Step 1 – Modeling controller class
A controller class is a class that is used for controlling and managing the activities within a use case. It also manage the states within the use case or the system.
You can create a controller class by selecting Class from diagram toolbar and click on the diagram. Name the class properly to represent the nature of controller class. Very often, people name controller class as SomethingController where the Something refers to a use case or the model that the controller need to manage. For example, a PhoneController is for controlling operations of a telephone and managing its states like waiting, dialing, etc.
You can add attributes to the class by right clicking on it and selecting Add > Attribute from the popup menu. Attributes defined will be generated to code. However, you do NOT need to add attributes for states nor attributes for remembering states. Everything about states will be managed by the state machine in state machine diagram.
Add operations to the class by right clicking on it and selecting Add > Operation from the popup menu. There should be operations that may update the state.
Step 2 – Modeling state machine
You need to create a sub state machine diagram from the controller and model the state machine there. To create a sub state machine diagram, move the mouse pointer over the controller class, click on the resource icon at bottom right corner and select New Diagram… from the popup menu. In the New Diagram window, select State Machine Diagram. Click Next and then OK to confirm.
In the state machine diagram, draw the states as well as the transition of states. Since the states will be generated to source code, you are adviced to consider the naming convention of the programming language you want to generate when naming states.
You do not need to name the transitions as we will assign operations to them. But if you want you can do this. It will not affect the code that will be generated.

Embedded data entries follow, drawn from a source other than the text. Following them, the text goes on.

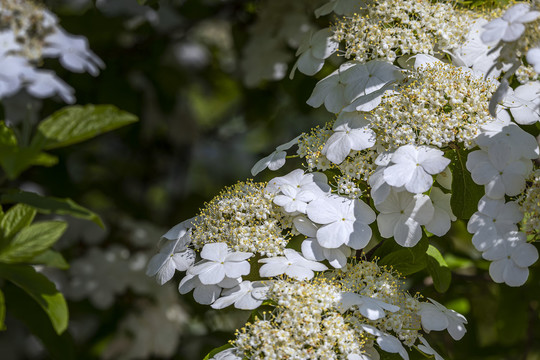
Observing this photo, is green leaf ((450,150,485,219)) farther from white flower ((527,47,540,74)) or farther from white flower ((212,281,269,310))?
white flower ((212,281,269,310))

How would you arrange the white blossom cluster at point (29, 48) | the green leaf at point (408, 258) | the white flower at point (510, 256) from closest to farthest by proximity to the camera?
the white flower at point (510, 256)
the green leaf at point (408, 258)
the white blossom cluster at point (29, 48)

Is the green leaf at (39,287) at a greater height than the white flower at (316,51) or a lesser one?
lesser

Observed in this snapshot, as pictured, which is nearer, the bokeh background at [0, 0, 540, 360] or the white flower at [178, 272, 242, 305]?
the white flower at [178, 272, 242, 305]

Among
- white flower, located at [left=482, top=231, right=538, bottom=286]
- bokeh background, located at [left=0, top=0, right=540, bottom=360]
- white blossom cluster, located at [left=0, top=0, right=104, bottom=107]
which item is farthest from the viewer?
bokeh background, located at [left=0, top=0, right=540, bottom=360]

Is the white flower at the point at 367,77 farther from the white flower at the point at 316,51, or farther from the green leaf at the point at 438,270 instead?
the green leaf at the point at 438,270

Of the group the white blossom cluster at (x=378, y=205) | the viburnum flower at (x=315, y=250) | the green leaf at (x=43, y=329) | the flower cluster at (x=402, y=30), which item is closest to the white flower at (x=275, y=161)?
the white blossom cluster at (x=378, y=205)

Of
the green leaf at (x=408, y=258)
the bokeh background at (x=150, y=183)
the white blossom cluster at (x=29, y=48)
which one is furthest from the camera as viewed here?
the bokeh background at (x=150, y=183)

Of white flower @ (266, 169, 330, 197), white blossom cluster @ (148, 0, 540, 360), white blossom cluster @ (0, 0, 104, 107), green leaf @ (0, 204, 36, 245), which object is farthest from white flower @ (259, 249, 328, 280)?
white blossom cluster @ (0, 0, 104, 107)

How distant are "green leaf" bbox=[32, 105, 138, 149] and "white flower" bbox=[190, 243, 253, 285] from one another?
0.88 feet

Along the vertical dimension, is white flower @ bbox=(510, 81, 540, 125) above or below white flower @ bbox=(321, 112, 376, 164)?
below

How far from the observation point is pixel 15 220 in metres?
1.05

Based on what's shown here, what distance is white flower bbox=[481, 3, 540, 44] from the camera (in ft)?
3.04

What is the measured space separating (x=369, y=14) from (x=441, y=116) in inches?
12.3

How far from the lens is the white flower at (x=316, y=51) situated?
1300 mm
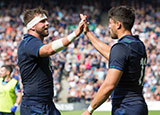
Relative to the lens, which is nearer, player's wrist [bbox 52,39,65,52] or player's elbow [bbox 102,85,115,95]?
player's elbow [bbox 102,85,115,95]

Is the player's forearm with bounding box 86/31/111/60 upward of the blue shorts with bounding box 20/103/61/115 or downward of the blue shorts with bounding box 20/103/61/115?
upward

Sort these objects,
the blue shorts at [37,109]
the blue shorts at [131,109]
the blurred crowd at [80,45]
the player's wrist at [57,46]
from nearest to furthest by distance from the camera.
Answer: the blue shorts at [131,109] < the player's wrist at [57,46] < the blue shorts at [37,109] < the blurred crowd at [80,45]

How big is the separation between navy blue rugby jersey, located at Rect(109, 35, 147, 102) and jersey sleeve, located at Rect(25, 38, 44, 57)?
1062 millimetres

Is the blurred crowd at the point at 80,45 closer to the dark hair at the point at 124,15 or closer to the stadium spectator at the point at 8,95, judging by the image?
the stadium spectator at the point at 8,95

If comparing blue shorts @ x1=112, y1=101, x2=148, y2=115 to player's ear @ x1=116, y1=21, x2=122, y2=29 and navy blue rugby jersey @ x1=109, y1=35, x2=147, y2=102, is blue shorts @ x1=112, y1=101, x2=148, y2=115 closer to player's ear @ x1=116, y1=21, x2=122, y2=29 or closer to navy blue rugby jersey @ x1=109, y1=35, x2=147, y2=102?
navy blue rugby jersey @ x1=109, y1=35, x2=147, y2=102

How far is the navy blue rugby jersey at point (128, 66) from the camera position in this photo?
355 centimetres

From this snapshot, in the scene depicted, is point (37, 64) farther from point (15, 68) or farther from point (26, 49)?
point (15, 68)

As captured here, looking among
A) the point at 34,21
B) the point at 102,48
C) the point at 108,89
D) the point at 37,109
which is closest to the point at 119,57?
the point at 108,89

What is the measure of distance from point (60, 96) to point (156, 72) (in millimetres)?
5359

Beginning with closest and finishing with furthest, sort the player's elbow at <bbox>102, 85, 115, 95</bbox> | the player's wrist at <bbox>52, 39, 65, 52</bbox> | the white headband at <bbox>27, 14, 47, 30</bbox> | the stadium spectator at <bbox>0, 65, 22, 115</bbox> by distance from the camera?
the player's elbow at <bbox>102, 85, 115, 95</bbox>, the player's wrist at <bbox>52, 39, 65, 52</bbox>, the white headband at <bbox>27, 14, 47, 30</bbox>, the stadium spectator at <bbox>0, 65, 22, 115</bbox>

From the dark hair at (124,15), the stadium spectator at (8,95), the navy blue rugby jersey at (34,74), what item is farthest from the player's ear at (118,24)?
the stadium spectator at (8,95)

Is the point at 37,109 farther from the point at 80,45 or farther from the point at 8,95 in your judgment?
the point at 80,45

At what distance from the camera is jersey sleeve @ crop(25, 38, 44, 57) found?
4047 mm

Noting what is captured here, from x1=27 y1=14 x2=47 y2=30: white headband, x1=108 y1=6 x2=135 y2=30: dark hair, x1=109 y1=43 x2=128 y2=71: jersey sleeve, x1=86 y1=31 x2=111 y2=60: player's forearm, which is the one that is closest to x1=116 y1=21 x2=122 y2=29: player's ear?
x1=108 y1=6 x2=135 y2=30: dark hair
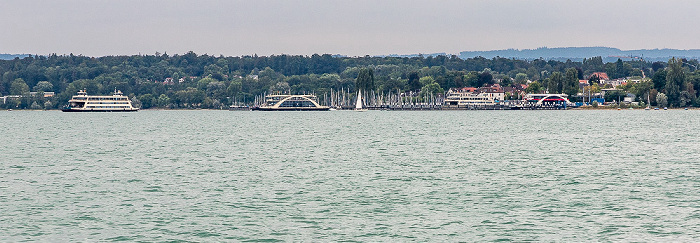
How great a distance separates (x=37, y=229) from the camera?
28.8m

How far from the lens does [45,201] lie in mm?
35188

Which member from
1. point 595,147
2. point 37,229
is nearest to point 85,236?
point 37,229

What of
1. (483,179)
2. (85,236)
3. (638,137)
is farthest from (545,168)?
(638,137)

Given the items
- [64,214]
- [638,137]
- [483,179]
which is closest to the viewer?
[64,214]

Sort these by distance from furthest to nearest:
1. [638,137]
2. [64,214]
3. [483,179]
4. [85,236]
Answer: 1. [638,137]
2. [483,179]
3. [64,214]
4. [85,236]

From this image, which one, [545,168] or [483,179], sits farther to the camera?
[545,168]

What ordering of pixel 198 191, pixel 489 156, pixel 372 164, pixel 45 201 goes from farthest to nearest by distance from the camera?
pixel 489 156, pixel 372 164, pixel 198 191, pixel 45 201

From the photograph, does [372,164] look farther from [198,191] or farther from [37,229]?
[37,229]

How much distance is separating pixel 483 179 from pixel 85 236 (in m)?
22.6

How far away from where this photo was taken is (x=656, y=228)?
28.6 m

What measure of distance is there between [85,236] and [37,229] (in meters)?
2.39

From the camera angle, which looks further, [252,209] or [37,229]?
[252,209]

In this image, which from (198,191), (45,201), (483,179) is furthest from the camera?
(483,179)

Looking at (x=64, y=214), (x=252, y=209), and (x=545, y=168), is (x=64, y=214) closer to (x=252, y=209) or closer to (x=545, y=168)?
(x=252, y=209)
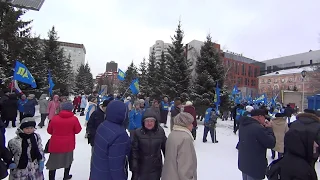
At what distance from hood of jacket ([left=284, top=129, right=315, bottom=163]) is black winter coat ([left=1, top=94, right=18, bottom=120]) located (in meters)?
12.0

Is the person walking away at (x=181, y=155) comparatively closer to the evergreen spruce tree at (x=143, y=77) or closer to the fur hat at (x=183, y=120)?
the fur hat at (x=183, y=120)

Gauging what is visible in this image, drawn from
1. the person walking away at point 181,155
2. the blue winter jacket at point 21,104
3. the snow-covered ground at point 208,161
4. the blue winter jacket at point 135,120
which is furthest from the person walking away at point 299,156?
the blue winter jacket at point 21,104

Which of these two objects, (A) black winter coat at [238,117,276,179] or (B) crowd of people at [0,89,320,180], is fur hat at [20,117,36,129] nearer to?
(B) crowd of people at [0,89,320,180]

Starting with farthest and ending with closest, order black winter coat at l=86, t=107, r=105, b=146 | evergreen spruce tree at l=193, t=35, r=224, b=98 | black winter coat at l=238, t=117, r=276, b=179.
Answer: evergreen spruce tree at l=193, t=35, r=224, b=98, black winter coat at l=86, t=107, r=105, b=146, black winter coat at l=238, t=117, r=276, b=179

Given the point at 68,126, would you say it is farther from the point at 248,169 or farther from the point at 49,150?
the point at 248,169

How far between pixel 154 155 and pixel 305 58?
110 meters

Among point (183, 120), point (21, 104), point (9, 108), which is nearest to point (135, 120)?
point (183, 120)

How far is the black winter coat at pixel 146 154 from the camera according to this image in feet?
11.1

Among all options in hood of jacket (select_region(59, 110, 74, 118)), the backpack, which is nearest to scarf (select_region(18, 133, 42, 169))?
hood of jacket (select_region(59, 110, 74, 118))

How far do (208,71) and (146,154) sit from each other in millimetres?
15985

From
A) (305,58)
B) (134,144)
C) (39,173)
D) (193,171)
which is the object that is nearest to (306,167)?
(193,171)

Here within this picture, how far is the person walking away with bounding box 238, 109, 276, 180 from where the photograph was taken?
3.79 metres

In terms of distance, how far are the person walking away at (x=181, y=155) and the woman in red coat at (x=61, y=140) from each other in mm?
2495

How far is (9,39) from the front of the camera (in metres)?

Step 3 – Assigning operations to transitions
A transition is a relationship between two states, representing the update of states. Previously you have defined operations in controller class. Now, you need to assign those operations to the transitions to indicate the cause of state change. To assign an operation to transition:
- Right click on a transition and select Open Specification… from the popup menu.
- Open the Triggers tab.
- Click Add and select Call Trigger from the popup menu.
- In the General tab, specify the operation from the Operation drop down menu.
Repeat the steps to assign operations to all transitions.
Step 4 – Specifying method body for the entry/exit of state
You can specify the invokcation of method call when entering and exiting a state by updating the Entry properties of state. To do this:
- Right click on the state and select Open Specification… from the popup menu.
- Click on the drop down menu next to the Entry field, then select Create Activity….
- In the specification, fill in the Body field by entering the methods to invoke. Click OK to confirm.
- Repeat the steps on Exit.
Step 5 – Specifying method body for operation
Part of the method body of operations being assigned to transitions can be defined by editing the Exit property of a transition. To do this:
- Right click on the transition where operation was assigned.
- Click on the drop down menu next to the Exit field, then select Create Activity….
- Fill in the Body. Click OK to confirm.
- Click OK to confirm and go back to diagram.